UN peacekeepers (UNIFIL) patrol in the village of Khiam, near the border with Israel, in southern Lebanon, July 12, 2023. Photo: REUTERS/Aziz Taher

JNS.orgAs Israel prepares for the strong possibility of a resumption of war against Hamas in the Gaza Strip, the Israeli Defense Forces is also currently in a heightened state of alert and preparedness along the border with Lebanon, responding to the continuous threats posed by Hezbollah.

Since Oct. 7, the IDF has deployed significant military resources, including artillery, tanks and engineering corps, along the Lebanese border, striking Hezbollah anti-tank missile squads and other terrorists whenever they are detected, either after an attack or preparing for one.

This low-intensity conflict when compared to Gaza has resulted in some 90 casualties for Hezbollah and nine Israeli casualties—six military personnel and three civilians.

Several Israeli homes and military bases have sustained heavy damage from Hezbollah strikes since Oct. 7, and tens of thousands of Israeli residents from areas near the border with Lebanon remain evacuated, displaced from their homes by the threat of the Radwan Hezbollah elite terrorist unit.

In response, the IDF has employed a defensive-responsive posture aimed at protecting Israeli territory from Hezbollah’s aggression but not escalating the situation into a full-scale war front at this time.

Its approach is characterized by a reactive rather than proactive stance. Operations are tailored to respond to specific threats and attacks from Hezbollah, avoiding initiating aggression. This goal remains to protect civilian lives and property, as well as to make sure that Hezbollah cannot surprise the north as Hamas did the south. Still, the decision of any expanded war efforts in Lebanon remains up to the war cabinet.

Hezbollah’s tactics, meanwhile, involve embedding its operations within Lebanese civilian areas; using southern Shi’ite villages as bases of attack; firing anti-tank missiles at Israeli northern homes and military positions; and continuing to pose a serious and persistent threat.

The question of whether the Radwan unit, which has murder and kidnap squads much like Hamas’s Nukhba unit, could breach the Israeli border and conduct attacks has no clear answer at this time, although the IDF is present at the border in large numbers and has proven effective at detecting Radwan unit movements in real-time.

Hezbollah’s terror tactics not only endanger Lebanese civilians but are designed to complicate the IDF’s response—a familiar use of human shielding that Hamas employs as well in Gaza.

In this explosive situation, the IDF currently exercises restraint in its counterstrikes, relying on precise intelligence to target terrorist threats while minimizing civilian casualties and collateral damage.

UNIFIL ineffective in curbing provocation

The role of the United Nations Interim Force in Lebanon (UNIFIL) in challenging Hezbollah’s flagrant violation of U.N. Security Council Resolution 1701, which bans Hezbollah from operating in Southern Lebanon, is nonexistent.

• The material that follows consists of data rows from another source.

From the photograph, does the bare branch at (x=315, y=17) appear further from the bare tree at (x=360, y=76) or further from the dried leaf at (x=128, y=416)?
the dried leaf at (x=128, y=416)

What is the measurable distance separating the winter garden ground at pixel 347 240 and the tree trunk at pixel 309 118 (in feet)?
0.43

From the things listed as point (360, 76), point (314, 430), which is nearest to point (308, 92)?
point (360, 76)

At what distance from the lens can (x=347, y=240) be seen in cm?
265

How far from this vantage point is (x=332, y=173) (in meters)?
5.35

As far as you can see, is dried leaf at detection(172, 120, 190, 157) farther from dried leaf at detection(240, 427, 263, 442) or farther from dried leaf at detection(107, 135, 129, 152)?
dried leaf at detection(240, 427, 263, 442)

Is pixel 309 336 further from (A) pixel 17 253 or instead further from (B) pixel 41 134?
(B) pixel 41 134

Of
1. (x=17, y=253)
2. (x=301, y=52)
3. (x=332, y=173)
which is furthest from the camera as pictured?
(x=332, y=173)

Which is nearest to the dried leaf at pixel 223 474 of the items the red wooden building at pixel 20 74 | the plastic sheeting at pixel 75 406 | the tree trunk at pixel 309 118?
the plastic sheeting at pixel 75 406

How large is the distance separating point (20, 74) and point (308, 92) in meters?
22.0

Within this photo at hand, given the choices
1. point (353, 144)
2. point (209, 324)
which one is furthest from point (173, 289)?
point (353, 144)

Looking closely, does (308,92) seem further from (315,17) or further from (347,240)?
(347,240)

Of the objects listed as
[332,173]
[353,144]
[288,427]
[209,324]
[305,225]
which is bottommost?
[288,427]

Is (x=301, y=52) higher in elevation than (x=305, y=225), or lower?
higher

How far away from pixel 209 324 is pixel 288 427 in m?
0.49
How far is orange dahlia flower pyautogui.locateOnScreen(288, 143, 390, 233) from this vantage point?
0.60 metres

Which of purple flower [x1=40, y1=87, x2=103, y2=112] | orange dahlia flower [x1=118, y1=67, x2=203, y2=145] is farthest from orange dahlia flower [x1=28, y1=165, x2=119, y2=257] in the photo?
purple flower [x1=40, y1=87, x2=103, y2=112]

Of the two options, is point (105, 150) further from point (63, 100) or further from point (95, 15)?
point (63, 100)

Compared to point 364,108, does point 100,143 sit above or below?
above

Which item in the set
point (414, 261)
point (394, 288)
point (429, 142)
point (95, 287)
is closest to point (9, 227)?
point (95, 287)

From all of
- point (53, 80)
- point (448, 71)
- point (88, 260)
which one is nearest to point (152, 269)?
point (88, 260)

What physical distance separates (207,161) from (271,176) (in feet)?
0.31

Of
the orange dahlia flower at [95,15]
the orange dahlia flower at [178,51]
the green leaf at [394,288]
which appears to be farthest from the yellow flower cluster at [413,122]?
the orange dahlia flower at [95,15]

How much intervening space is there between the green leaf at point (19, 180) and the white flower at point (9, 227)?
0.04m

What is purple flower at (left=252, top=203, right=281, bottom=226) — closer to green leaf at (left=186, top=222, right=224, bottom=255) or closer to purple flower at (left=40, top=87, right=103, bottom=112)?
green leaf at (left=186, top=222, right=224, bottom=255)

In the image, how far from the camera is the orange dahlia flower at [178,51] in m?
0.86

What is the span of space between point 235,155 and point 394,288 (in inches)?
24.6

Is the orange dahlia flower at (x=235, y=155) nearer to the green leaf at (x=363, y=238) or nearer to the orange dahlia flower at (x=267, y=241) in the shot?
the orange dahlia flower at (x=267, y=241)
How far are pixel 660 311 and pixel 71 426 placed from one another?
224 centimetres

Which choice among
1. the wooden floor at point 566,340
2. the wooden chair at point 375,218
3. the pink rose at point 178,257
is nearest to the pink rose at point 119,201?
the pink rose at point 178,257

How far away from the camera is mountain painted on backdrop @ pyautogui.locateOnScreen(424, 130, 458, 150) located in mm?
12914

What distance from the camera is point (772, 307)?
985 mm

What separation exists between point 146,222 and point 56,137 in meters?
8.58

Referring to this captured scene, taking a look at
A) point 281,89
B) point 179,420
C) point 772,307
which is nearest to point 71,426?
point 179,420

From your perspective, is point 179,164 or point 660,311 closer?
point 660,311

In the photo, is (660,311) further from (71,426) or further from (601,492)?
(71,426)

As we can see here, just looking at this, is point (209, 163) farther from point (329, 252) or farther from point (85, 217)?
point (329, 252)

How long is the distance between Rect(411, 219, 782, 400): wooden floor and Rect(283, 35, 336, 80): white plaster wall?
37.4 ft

Worse yet, Hezbollah has been actively using UNIFIL as human shields, launching attacks on Israel in some cases from tens of meters from UNIFIL positions.

UNIFIL’s ineffectiveness in curbing Hezbollah’s activities is self-evident, highlighting the limitations of international peacekeeping forces in such scenarios.

Despite this, the IDF continues to remain in contact with UNIFIL and has been transmitting its concern over Hezbollah’s destabilizing activities with no tangible results.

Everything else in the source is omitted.